The Cloud Data Fusion web UI supports authentication mechanisms supported by Google Cloud Console, with access controlled through Identity and Access Management.
You can create a private Cloud Data Fusion instance, which can be peered with their VPC network. Private Cloud Data Fusion instances have a private IP address, and are not exposed to the public internet. Additional security is available using VPC Service Controls to establish a security perimeter around a Cloud Data Fusion private instance.
For more information, see the Cloud Data Fusion networking overview.
Pipeline execution on pre-created private IP Dataproc clusters
You can use a private Cloud Data Fusion instance with the remote Hadoop provisioner. The Dataproc cluster must be on the VPC network peered with Cloud Data Fusion. The remote Hadoop provisioner is configured with the private IP address of the master node of the Dataproc cluster.
Managing access to the Cloud Data Fusion instance: Cloud Data Fusion only supports managing access at an instance level. If you have access to an instance, you have access to all pipelines and metadata in that instance.
Pipeline access to your data: Pipeline access to data is provided by granting access to the service account, which can be a custom service account that you specify.
End user access to the Cloud Data Fusion resources
Cloud Data Fusion resources are created in Google-owned tenant projects. Cloud Data Fusion does not provide access to underlying Cloud Data Fusion VM instances and resources in tenant projects.
For a pipeline execution, you control ingress and egress by setting the appropriate firewall rules on the customer VPC on which the pipeline is being executed.
For more information, see Firewall rules.
You can store passwords, keys, and other data securely in the Cloud Key Management Service.
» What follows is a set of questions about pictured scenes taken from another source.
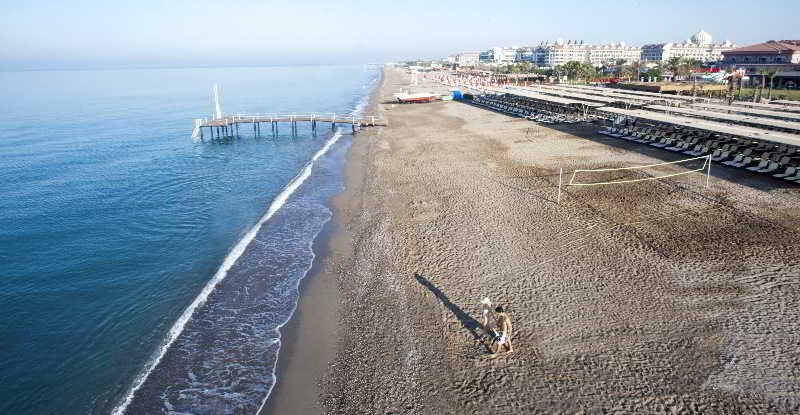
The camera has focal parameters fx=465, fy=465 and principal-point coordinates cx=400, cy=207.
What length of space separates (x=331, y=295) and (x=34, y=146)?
1431 inches

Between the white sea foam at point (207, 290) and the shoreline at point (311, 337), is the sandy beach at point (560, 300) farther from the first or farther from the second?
the white sea foam at point (207, 290)

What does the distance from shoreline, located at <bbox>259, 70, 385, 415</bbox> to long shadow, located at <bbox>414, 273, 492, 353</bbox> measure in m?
2.39

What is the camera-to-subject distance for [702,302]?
10.2 meters

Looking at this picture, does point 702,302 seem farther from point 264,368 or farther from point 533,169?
point 533,169

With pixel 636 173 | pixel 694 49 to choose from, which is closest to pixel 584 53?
pixel 694 49

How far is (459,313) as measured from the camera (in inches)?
419

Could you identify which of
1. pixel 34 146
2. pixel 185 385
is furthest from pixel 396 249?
pixel 34 146

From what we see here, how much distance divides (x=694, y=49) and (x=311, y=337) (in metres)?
195

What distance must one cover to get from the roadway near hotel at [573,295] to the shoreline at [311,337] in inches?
10.2

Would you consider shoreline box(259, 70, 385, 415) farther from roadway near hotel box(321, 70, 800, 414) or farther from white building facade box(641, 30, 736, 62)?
white building facade box(641, 30, 736, 62)

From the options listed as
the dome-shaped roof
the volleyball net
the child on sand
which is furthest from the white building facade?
the child on sand

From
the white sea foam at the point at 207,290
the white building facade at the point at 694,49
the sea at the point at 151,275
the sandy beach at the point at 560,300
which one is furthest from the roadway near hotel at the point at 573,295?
the white building facade at the point at 694,49

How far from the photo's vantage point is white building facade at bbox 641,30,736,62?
16018 centimetres

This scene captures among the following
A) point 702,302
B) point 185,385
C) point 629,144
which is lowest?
point 185,385
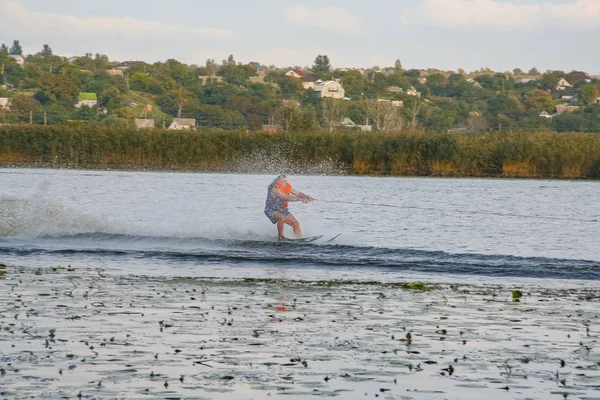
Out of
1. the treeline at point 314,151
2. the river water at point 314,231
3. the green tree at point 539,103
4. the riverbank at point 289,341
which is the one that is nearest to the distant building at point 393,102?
the green tree at point 539,103

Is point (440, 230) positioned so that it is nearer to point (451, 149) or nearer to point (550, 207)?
point (550, 207)

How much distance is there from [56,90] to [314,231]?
125194mm

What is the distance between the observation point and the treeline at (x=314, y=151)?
52.1 m

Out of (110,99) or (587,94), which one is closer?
(110,99)

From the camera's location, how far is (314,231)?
27.9 metres

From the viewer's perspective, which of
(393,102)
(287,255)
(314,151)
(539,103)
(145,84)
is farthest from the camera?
(539,103)

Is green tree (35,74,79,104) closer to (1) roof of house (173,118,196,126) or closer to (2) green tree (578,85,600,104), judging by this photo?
(1) roof of house (173,118,196,126)

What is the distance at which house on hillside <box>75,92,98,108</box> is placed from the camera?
14712 centimetres

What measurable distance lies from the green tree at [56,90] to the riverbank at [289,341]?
5286 inches

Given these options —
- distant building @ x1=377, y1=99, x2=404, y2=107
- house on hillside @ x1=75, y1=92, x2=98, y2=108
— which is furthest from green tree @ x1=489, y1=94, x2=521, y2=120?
house on hillside @ x1=75, y1=92, x2=98, y2=108

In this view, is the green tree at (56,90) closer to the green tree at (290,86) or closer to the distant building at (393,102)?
the distant building at (393,102)

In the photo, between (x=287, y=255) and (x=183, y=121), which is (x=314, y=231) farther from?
(x=183, y=121)

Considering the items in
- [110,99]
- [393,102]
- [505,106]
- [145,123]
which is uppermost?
[505,106]

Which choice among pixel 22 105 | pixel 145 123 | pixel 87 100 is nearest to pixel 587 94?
pixel 87 100
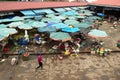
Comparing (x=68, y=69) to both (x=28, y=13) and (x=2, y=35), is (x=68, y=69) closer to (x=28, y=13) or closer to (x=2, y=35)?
(x=2, y=35)

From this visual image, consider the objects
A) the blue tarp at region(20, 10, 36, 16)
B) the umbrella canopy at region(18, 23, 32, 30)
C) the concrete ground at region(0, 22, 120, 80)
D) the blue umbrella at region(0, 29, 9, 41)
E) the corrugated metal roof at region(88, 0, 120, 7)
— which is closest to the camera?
the concrete ground at region(0, 22, 120, 80)

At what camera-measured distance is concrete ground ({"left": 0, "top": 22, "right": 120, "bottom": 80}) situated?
44.9 feet

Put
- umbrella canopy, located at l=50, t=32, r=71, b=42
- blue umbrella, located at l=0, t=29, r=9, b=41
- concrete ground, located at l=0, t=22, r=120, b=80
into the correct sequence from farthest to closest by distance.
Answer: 1. umbrella canopy, located at l=50, t=32, r=71, b=42
2. blue umbrella, located at l=0, t=29, r=9, b=41
3. concrete ground, located at l=0, t=22, r=120, b=80

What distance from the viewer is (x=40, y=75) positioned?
13.8m

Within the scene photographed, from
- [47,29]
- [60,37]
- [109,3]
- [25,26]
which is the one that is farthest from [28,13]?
[109,3]

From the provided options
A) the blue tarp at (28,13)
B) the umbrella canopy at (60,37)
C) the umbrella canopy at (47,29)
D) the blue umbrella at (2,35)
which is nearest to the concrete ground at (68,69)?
the umbrella canopy at (60,37)

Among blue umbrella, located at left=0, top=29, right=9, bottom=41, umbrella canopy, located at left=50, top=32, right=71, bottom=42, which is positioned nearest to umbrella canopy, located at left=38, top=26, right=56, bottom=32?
umbrella canopy, located at left=50, top=32, right=71, bottom=42

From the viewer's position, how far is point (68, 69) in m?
14.8

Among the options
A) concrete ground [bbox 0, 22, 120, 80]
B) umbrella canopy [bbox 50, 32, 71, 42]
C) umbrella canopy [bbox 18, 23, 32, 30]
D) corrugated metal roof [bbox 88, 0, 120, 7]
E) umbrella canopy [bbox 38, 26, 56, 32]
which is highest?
corrugated metal roof [bbox 88, 0, 120, 7]

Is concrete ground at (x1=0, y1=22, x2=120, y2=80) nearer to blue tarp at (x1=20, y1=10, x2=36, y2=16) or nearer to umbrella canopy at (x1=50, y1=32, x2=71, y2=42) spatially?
umbrella canopy at (x1=50, y1=32, x2=71, y2=42)

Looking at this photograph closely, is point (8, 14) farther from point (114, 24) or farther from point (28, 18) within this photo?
point (114, 24)

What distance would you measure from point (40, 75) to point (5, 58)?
4.33 metres

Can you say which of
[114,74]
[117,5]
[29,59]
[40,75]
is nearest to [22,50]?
[29,59]

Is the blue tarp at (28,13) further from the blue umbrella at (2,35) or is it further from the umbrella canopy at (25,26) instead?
the blue umbrella at (2,35)
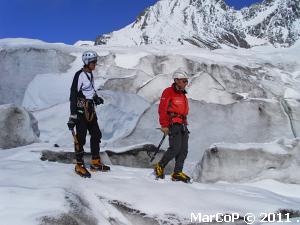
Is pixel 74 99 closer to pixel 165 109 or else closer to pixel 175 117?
pixel 165 109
At runtime, Cloud Data Fusion calls Cloud Key Management Service to retrieve the keys.
By default, data is encrypted at rest using Google-managed encryption keys, and in transit using TLS v1.2. You use customer-managed encryption keys (CMEK) to control the data written by Cloud Data Fusion pipelines, including Dataproc cluster metadata and Cloud Storage, BigQuery, and Pub/Sub data sources and sinks.
Cloud Data Fusion pipelines execute in Dataproc clusters in the customer project, and can be configured to run using a customer-specified (custom) service account. A custom service account must be granted the Service Account User role.
Cloud Data Fusion services are created in Google-managed tenant projects that users can't access. Cloud Data Fusion pipelines execute on Dataproc clusters inside customer projects. Customers can access these clusters during their lifetime.
Cloud Data Fusion audit logs are available from Logging.